Short descriptive text snippets
**********

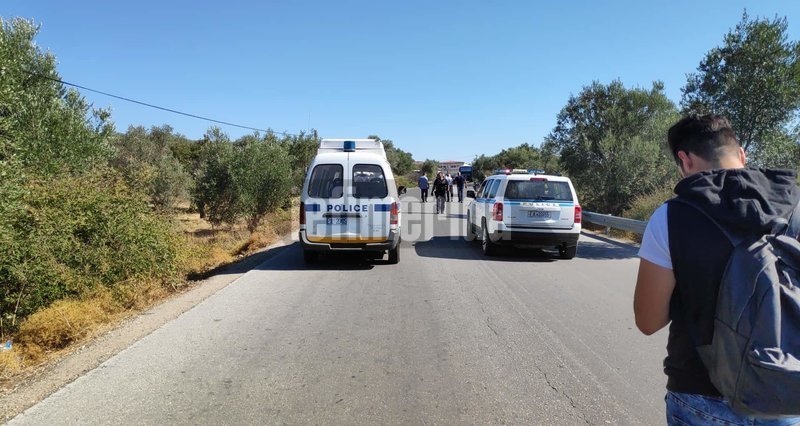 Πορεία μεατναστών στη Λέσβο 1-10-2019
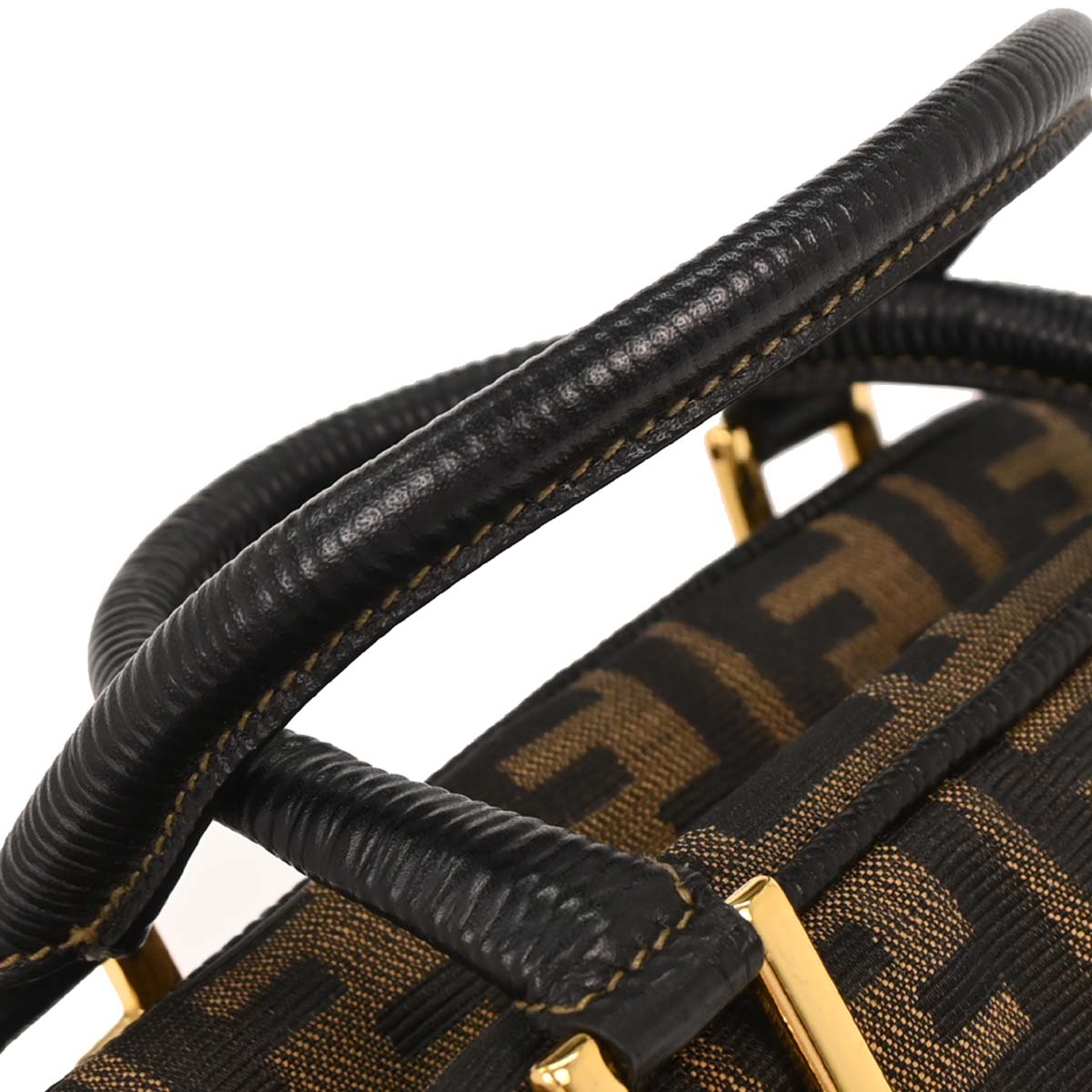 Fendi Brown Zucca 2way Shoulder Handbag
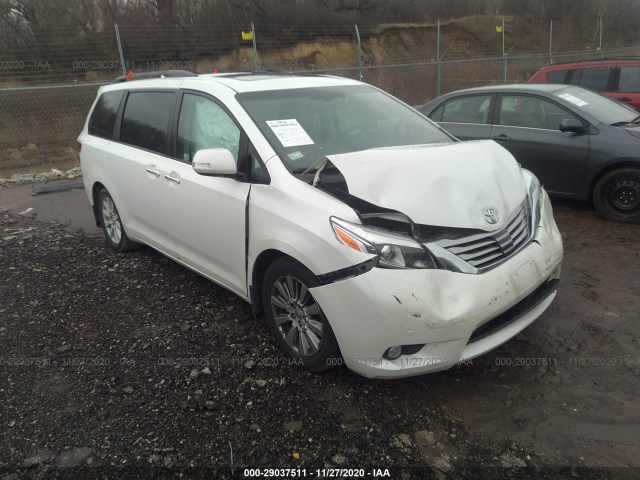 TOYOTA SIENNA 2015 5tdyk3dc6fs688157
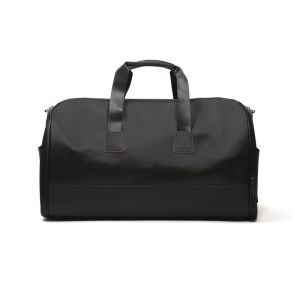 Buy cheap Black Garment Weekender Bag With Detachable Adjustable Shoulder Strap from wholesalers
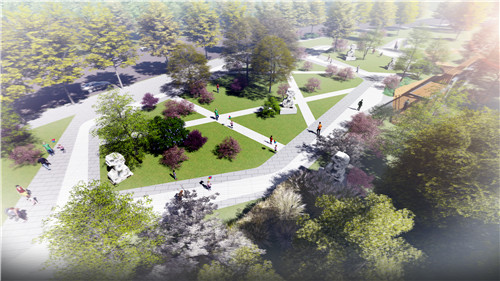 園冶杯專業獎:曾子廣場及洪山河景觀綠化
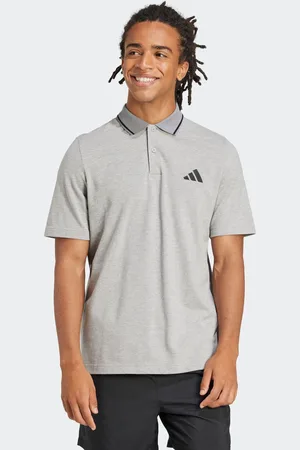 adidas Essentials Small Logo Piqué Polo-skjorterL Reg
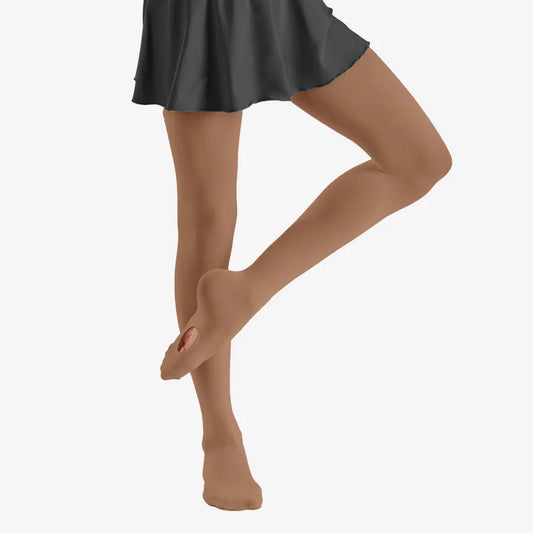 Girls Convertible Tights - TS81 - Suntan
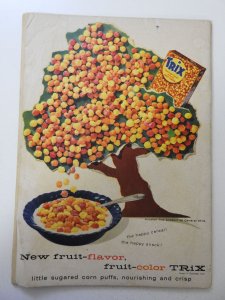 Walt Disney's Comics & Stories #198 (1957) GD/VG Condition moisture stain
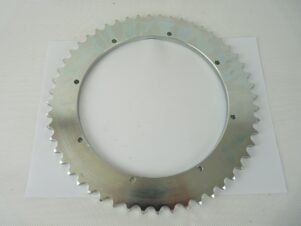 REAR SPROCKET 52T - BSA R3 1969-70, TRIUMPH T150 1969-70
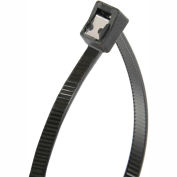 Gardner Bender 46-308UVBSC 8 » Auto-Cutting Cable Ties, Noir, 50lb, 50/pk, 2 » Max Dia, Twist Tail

**********

■ YOUR GOAL
In the lines above, substitute "Crossbody" for every "Shoulder" and write them out again with nothing else changed. Leave the pictures out.

■ ANSWER
 Πορεία μεατναστών στη Λέσβο 1-10-2019
 Fendi Brown Zucca 2way Crossbody Handbag
 TOYOTA SIENNA 2015 5tdyk3dc6fs688157
 Buy cheap Black Garment Weekender Bag With Detachable Adjustable Crossbody Strap from wholesalers
 園冶杯專業獎:曾子廣場及洪山河景觀綠化
 adidas Essentials Small Logo Piqué Polo-skjorterL Reg
 Girls Convertible Tights - TS81 - Suntan
 Walt Disney's Comics & Stories #198 (1957) GD/VG Condition moisture stain
 REAR SPROCKET 52T - BSA R3 1969-70, TRIUMPH T150 1969-70
 Gardner Bender 46-308UVBSC 8 » Auto-Cutting Cable Ties, Noir, 50lb, 50/pk, 2 » Max Dia, Twist Tail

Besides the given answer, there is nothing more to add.